Compare that to your average SaaS (Software as a Service) company. Those guys are sweating. Wall Street seems to agree, thinking many of these software businesses are totally cooked because their barrier to entry just dropped to near zero.
But I don’t talk to any small business owners who are losing sleep over Gemini. Maybe some of that is naivete, but most of it is a realistic understanding of what we do. Interacting with customers and providing a physical good is not something an LLM can do, or at least not in the way that we do it.
The Margin Expander
Here is the secret: AI is actually a gift for the “Atoms” business.
In the software world, AI is a disruptor. It lowers the barrier of entry, meaning any kid with a laptop can now compete with a firm that has 500 engineers.
In the Small/Mid-sized Business (SMB) world, AI is a margin expander.
It handles the “boring crap” we don’t want to deal with anyway. It makes our processes smoother, our marketing more professional, and our scheduling more efficient. It does all of that without threatening our core service.
We keep the physical moat, but we get the “Asset Light” efficiency on the backend. That is a recipe for profit growth.
The Last Man Standing
The Lindy Effect: The longer something has existed, the longer it is likely to exist.
Plumbing has been around forever. Heating and cooling have been around for a century. Drinking alcohol with your friends? That’s been around since we crawled out of the caves.
I know, the brewing industry has its headwinds right now (believe me, I know), and maybe I should take the “permanence” of the bar business with a grain of salt. But people are going to keep drinking, just like they’re going to keep needing their toilets fixed.
These things are not going to be disrupted by AI. While Wall Street is freaking out about which software company is going to be “Amazoned” by OpenAI, Main Street is quietly focusing on its HALO.

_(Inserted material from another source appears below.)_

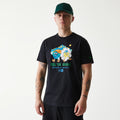 New Era Outdoor Earth Day Black T-Shirt-klyvox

A local HVAC company has a much clearer line of sight for what 2035 looks like than some “revolutionary” AI startup has for 2027. That clarity is an advantage that is finally being priced into the public markets for companies that have it and do not. On the small business side, it’s not an advantage that is talked about often, but it definitely exists.
The Bottom Line
The HALO trade isn’t just for Mega-cap stocks or utility conglomerates. It belongs to the entrepreneurs who own the physical infrastructure we live in every day.
It belongs to the people who provide the face-to-face services we need to exist as a society.
Don’t chase the bits; own the atoms. Looking around the brewery right now, I see a hell of a lot of atoms.
I think we’re going to be all right.